Deine Aufgabe: Übertrage den Satz „Wir wissen heute noch nicht, was uns in den kommenden Monaten pandemiebedingt erwartet.“ aus dem Quellenauszug ins Englische.

Quellenauszug:
┌────────

Arbeitskreis

Das klassische Motto möchte man fast meinen. Immer wenn umstrittene Entscheidungen anstehen, dann gibt es zwei Optionen: entweder es wird entschieden, oder es wird nochmals eine Schleife gezogen, in dem Arbeitskreise, Austauschformate oder Abstimmungsrunden eingesetzt werden. Manchmal wirkt letzteres grotesk. Vor allem dann, wenn alle Daten und Fakten erkennbar am Tisch liegen, und es im Endeffekt ein Ja oder ein Nein braucht. 

Aber ganz oft sind die Umstände auch ein bisserl komplexer und differenzierter zu sehen, gerade in volatilen Situationen ist es nicht selten gescheit immer mal wieder einen Schritt zur Seite zu machen, gemeinschaftlich die Situation zu bewerten und dann zu entscheiden. Noch dazu, wenn es verschiedene Aspekte und Disziplinen zu beachten gilt, macht eine Kommission oder ein Arbeitskreis Sinn.

Aktuell erleben wir eine solche Diskrepanz wieder: „Impfpflicht, ja oder nein?“ lautet die Frage. Auf der einen Seite stehen Landeshauptleute, die damals auch aktiv die Impfpflicht als Reaktion auf die Delta-Welle eingefordert haben, damit wir im Herbst und Winter nicht wieder von einem Lockdown und einer Beschränkung in die anderen taumeln. Auf der anderen Seite gibt es die Herausforderung, dass die Parameter für den kommenden Herbst und den folgenden Winter noch nicht klar sind. Wir wissen heute noch nicht, was uns in den kommenden Monaten pandemiebedingt erwartet. Die Einschätzungen gehen von endemisch bis zu möglicherweise wieder eine neue pathogenere Variante, die uns wieder mehr als aktuell Omikron fordern wird. Aber das sind Einschätzungen, und keine Fakten.

└────────

Vorliegende Daten:
┌────────

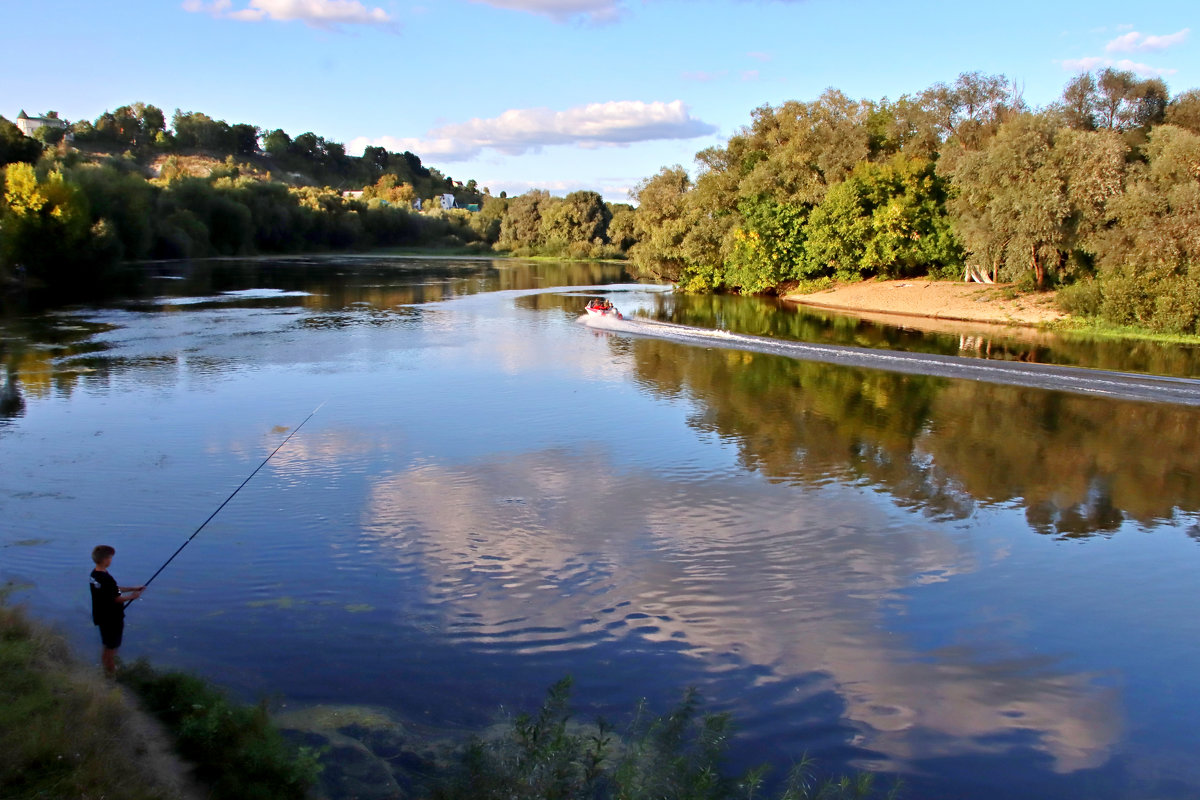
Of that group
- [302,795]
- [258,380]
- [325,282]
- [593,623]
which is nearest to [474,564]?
[593,623]

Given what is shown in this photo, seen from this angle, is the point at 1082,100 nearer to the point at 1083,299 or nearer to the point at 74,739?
the point at 1083,299

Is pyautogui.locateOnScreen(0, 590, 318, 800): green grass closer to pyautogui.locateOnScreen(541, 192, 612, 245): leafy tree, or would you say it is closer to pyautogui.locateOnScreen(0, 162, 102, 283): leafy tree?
pyautogui.locateOnScreen(0, 162, 102, 283): leafy tree

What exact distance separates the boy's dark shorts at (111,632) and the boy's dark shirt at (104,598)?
1.4 inches

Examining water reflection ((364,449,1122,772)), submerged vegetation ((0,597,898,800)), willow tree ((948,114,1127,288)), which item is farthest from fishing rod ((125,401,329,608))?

└────────

Antwortbereich: Today we do not yet know what the pandemic has in store for us in the coming months.